Seguo sempre con molto interesse il suo nuovo blog e penso che la riflessione e il dibattito sui temi importati e di volta in volta proposti, a prescindere dalle posizioni politiche, siano l’unica maniera che ha la Sardegna di scrivere ancora pagine importanti della sua storia senza cadere in troppo facili fatalismi.

Vede, per noi giovani laureati è un mondo difficile quello sardo, con un mercato del lavoro pressoché immobile, con un’impresa che è di tipo micro, a parte rarissime eccezioni troppo deboli numericamente per poter invertire questo trend. Eppure, io non mi sento vinto, non do e non voglio dare per scontata la resa di una terra che ha troppe potenzialità inespresse per essere abbandonata al suo destino.

Naturalmente avere delle buone, ottime, potenzialità non è sufficiente per adagiarsi sugli allori. Al contrario! Dobbiamo fare quanto possibile per spenderci in prima persona, per creare quei canali di attivazione capaci di far rimettere in moto i grandi comparti dell’agricoltura e del turismo, il tutto creando un tessuto imprenditoriale educato a comprendere che solamente la sinergia tra i diversi settori potrà salvare la Sardegna da sé stessa.

Come possiamo realizzare tutto questo? Prima di iniziare a creare un grande progetto abbiamo la necessità di comprendere quelli che sono i nostri limiti.
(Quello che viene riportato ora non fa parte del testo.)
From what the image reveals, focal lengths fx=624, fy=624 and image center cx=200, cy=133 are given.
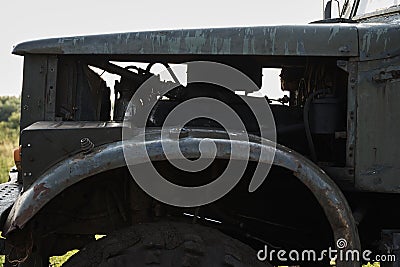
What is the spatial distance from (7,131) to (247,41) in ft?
101

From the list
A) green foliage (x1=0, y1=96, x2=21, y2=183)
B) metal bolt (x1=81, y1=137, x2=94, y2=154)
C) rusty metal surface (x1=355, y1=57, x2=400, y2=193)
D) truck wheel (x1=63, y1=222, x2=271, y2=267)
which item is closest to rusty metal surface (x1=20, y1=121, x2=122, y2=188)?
metal bolt (x1=81, y1=137, x2=94, y2=154)

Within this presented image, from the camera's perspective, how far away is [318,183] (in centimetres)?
267

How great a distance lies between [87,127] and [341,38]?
128 cm

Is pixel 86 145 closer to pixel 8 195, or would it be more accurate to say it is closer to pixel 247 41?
pixel 8 195

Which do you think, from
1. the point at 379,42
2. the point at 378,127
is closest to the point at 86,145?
the point at 378,127

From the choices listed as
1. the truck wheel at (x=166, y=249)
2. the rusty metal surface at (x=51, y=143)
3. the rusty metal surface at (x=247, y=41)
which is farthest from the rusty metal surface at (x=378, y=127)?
the rusty metal surface at (x=51, y=143)

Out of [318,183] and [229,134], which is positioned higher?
[229,134]

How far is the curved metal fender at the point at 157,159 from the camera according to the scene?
259cm

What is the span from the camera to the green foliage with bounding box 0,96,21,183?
16705 mm

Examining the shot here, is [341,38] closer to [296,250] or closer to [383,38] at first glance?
[383,38]

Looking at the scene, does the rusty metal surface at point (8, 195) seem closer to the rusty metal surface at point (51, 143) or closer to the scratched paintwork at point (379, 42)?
the rusty metal surface at point (51, 143)

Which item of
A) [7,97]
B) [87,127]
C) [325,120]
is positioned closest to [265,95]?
[325,120]

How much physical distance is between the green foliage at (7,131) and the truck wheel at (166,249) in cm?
1126

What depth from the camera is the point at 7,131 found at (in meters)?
32.0
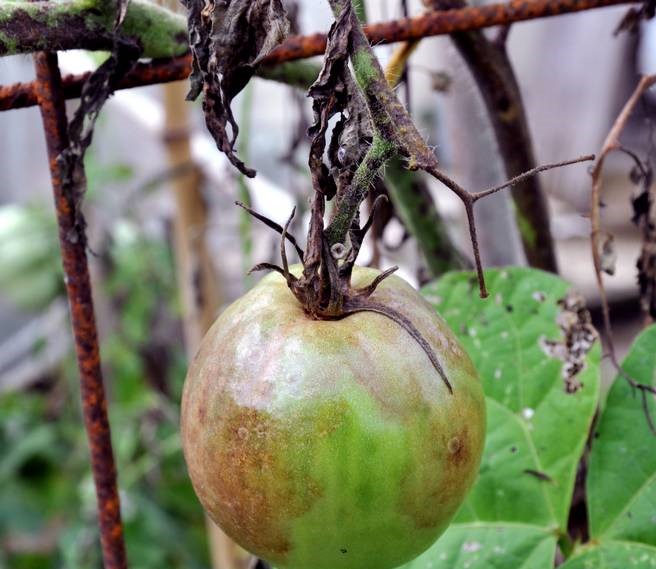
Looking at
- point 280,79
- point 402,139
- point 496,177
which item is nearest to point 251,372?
point 402,139

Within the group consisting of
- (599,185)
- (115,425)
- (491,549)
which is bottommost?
(115,425)

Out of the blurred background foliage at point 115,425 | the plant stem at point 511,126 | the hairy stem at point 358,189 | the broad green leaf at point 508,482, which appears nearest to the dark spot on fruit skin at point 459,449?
the hairy stem at point 358,189

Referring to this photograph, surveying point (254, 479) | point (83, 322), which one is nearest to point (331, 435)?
point (254, 479)

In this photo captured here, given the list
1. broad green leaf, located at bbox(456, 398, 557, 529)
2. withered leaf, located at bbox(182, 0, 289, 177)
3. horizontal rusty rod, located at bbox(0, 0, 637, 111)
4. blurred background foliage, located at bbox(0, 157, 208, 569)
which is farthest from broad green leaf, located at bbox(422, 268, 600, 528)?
blurred background foliage, located at bbox(0, 157, 208, 569)

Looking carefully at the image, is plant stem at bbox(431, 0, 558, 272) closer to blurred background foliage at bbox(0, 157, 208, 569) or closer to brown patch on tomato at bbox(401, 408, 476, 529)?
brown patch on tomato at bbox(401, 408, 476, 529)

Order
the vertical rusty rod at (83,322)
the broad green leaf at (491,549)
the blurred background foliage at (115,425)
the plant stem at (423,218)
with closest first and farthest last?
the vertical rusty rod at (83,322) < the broad green leaf at (491,549) < the plant stem at (423,218) < the blurred background foliage at (115,425)

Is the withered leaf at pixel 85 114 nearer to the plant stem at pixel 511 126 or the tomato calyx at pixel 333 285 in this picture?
the tomato calyx at pixel 333 285

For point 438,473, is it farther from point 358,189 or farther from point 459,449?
point 358,189
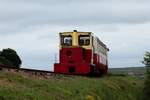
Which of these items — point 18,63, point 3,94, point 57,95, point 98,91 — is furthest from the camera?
point 18,63

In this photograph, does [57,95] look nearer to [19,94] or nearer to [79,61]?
[19,94]

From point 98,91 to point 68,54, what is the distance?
36.4 ft

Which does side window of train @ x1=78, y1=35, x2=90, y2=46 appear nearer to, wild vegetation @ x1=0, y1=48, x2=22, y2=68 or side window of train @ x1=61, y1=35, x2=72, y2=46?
side window of train @ x1=61, y1=35, x2=72, y2=46

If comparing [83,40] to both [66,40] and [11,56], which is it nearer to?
[66,40]


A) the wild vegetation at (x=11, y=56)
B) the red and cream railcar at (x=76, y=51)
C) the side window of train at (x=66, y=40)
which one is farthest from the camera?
the wild vegetation at (x=11, y=56)

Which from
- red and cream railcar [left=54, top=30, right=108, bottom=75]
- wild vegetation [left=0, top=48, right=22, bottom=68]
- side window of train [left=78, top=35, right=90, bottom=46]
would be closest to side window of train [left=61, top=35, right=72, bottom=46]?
red and cream railcar [left=54, top=30, right=108, bottom=75]

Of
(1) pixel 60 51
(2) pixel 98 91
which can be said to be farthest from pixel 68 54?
(2) pixel 98 91

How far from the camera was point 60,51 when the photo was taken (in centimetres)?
3706

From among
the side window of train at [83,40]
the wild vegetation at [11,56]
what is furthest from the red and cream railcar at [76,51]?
the wild vegetation at [11,56]

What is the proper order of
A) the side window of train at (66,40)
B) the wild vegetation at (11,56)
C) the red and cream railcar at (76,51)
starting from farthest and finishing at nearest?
the wild vegetation at (11,56) → the side window of train at (66,40) → the red and cream railcar at (76,51)

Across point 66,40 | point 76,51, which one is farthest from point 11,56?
point 76,51

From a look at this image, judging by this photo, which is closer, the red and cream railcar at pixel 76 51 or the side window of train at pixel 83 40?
the red and cream railcar at pixel 76 51

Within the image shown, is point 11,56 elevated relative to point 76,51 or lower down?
Result: elevated

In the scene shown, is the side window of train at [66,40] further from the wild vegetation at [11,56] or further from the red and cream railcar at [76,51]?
the wild vegetation at [11,56]
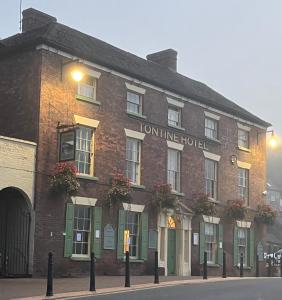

Dobbiamo essere onesti: ai sardi non piace lo scambio (forse perché siamo abituati a stare nei nostri confini) con altre realtà, vediamo un’offesa alle nostre capacità la dove ci viene proposto un programma di crescita d’insieme, guardiamo con diffidenza chi viene “da fuori” e a volte anche chi è originario di una regione sarda diversa dalla nostra.

Nel mondo odierno, globalizzato, immediato, mondiale, non possiamo più permetterci di ragionare in questa maniera, se davvero teniamo alla nostra autonomia e al nostro futuro.

Noi che amiamo fare politica abbiamo il dovere per primi di ricercare quelle soluzioni utili al mercato sardo al fine di accrescerlo, abbattendo noi per primi quelle barriere che ci tengono distaccati e distanti da chi parla una lingua diversa dalla nostra e con concezioni imprenditoriali diametralmente opposte, sia per cultura che per opportunità offerte dal territorio, da quelle alle quali siamo abituati.

Dobbiamo accettare che il diverso non è per forza sinonimo di “ladro di terre” o “truffatore di speranze”, quanto un mondo inesplorato da approfondire e studiare, da apprendere e consolidare con la nostra cultura e le nostre tradizioni.

Abbiamo bisogno di chiedere tutti assieme a gran voce delle linee di collegamento terrestri, aeree, marittime e telematiche che siano efficienti per permettere un sano scambio tra i territori intra ed infra regionali.

Senza questo scambio di capitale umano e imprenditoriale la Sardegna a breve non avrà più gli strumenti necessari per adeguarsi ad un mondo che viaggia alla velocità di diversi megabyte al secondo, mentre noi ci apprestiamo ancora a discutere della SS 131 e sul collegamento Cagliari-Sassari.

Il Referendum che si terrà fra pochissimi giorni è un mezzo utile per ribadire che la Sardegna vuole essere ancora parte della partita, che non si illude delle caramelle promesse dal Governo nazionale, che non si arrende a disegni non inclusivi e centralisti.

La Sardegna ha bisogno di una rappresentanza e di un rinnovamento della classe dirigente che non potrà tardare ancora per essere immessa nell’agone politico, altrimenti, e potrei essere facile profeta, il problema potrebbe non essere più risolvibile.